**WHAT YOU NEED TO DO:** Render the data below as a numbered list of its lines, leaving out any blank lines.
::::
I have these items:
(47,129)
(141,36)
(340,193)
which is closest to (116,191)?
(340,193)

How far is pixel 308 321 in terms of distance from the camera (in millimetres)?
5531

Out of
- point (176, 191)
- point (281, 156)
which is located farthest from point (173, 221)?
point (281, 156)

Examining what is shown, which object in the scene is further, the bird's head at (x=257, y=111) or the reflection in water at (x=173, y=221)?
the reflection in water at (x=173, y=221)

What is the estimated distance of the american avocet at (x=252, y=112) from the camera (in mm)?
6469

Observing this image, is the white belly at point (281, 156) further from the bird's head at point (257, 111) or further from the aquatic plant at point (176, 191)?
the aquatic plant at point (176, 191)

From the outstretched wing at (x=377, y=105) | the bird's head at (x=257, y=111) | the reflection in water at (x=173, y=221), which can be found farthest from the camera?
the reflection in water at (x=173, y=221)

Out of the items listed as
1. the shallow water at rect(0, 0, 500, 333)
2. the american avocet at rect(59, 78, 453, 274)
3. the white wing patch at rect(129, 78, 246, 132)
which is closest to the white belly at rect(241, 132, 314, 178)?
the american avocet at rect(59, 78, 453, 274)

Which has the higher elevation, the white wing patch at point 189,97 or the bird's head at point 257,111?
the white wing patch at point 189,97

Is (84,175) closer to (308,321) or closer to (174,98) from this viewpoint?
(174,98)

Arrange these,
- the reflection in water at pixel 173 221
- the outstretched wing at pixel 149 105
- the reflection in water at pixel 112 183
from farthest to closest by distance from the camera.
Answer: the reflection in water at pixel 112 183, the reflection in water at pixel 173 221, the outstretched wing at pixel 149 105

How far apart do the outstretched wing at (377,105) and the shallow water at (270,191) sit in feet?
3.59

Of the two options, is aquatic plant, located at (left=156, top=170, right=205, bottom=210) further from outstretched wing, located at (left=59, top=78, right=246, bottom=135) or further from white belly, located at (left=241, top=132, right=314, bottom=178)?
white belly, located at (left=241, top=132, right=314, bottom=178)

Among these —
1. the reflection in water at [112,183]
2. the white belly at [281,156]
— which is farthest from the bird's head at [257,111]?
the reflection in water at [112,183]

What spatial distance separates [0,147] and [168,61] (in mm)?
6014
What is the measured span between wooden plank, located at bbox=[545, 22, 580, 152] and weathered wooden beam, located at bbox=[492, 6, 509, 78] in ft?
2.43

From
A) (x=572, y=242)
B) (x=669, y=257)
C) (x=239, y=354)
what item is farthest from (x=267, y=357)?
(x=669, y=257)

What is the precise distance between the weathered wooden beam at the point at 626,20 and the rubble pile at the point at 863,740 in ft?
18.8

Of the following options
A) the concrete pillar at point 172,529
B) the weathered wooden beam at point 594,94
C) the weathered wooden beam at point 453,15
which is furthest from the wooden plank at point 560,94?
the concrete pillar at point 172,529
::::
**SOLUTION FOR THIS EXERCISE:**
1. I have these items:
2. (47,129)
3. (141,36)
4. (340,193)
5. which is closest to (116,191)?
6. (340,193)
7. How far is pixel 308 321 in terms of distance from the camera (in millimetres)?
8. 5531
9. Out of
10. - point (176, 191)
11. - point (281, 156)
12. which is located farthest from point (173, 221)?
13. point (281, 156)
14. Examining what is shown, which object in the scene is further, the bird's head at (x=257, y=111) or the reflection in water at (x=173, y=221)?
15. the reflection in water at (x=173, y=221)
16. What is the estimated distance of the american avocet at (x=252, y=112) from the camera (in mm)?
17. 6469
18. Observing this image, is the white belly at point (281, 156) further from the bird's head at point (257, 111) or further from the aquatic plant at point (176, 191)?
19. the aquatic plant at point (176, 191)
20. From the outstretched wing at (x=377, y=105) | the bird's head at (x=257, y=111) | the reflection in water at (x=173, y=221), which can be found farthest from the camera?
21. the reflection in water at (x=173, y=221)
22. Out of the items listed as
23. 1. the shallow water at rect(0, 0, 500, 333)
24. 2. the american avocet at rect(59, 78, 453, 274)
25. 3. the white wing patch at rect(129, 78, 246, 132)
26. which is closest to the white belly at rect(241, 132, 314, 178)?
27. the american avocet at rect(59, 78, 453, 274)
28. Which has the higher elevation, the white wing patch at point 189,97 or the bird's head at point 257,111?
29. the white wing patch at point 189,97
30. Is (84,175) closer to (308,321) or closer to (174,98) from this viewpoint?
31. (174,98)
32. Arrange these,
33. - the reflection in water at pixel 173 221
34. - the outstretched wing at pixel 149 105
35. - the reflection in water at pixel 112 183
36. from farthest to closest by distance from the camera.
37. Answer: the reflection in water at pixel 112 183, the reflection in water at pixel 173 221, the outstretched wing at pixel 149 105
38. How far apart do the outstretched wing at (377,105) and the shallow water at (270,191) sit in feet?
39. 3.59
40. Of the two options, is aquatic plant, located at (left=156, top=170, right=205, bottom=210) further from outstretched wing, located at (left=59, top=78, right=246, bottom=135) or further from white belly, located at (left=241, top=132, right=314, bottom=178)?
41. white belly, located at (left=241, top=132, right=314, bottom=178)
42. Among these —
43. 1. the reflection in water at [112,183]
44. 2. the white belly at [281,156]
45. — which is farthest from the bird's head at [257,111]?
46. the reflection in water at [112,183]
47. What spatial distance separates [0,147] and [168,61] (in mm)?
48. 6014
49. What is the measured span between wooden plank, located at bbox=[545, 22, 580, 152] and weathered wooden beam, located at bbox=[492, 6, 509, 78] in ft?
50. 2.43
51. From
52. A) (x=572, y=242)
53. B) (x=669, y=257)
54. C) (x=239, y=354)
55. what item is farthest from (x=267, y=357)?
56. (x=669, y=257)
57. What is the precise distance between the weathered wooden beam at the point at 626,20 and the rubble pile at the point at 863,740 in ft?
58. 18.8
59. Of the following options
60. A) the concrete pillar at point 172,529
61. B) the weathered wooden beam at point 594,94
62. C) the weathered wooden beam at point 453,15
63. which is furthest from the wooden plank at point 560,94?
64. the concrete pillar at point 172,529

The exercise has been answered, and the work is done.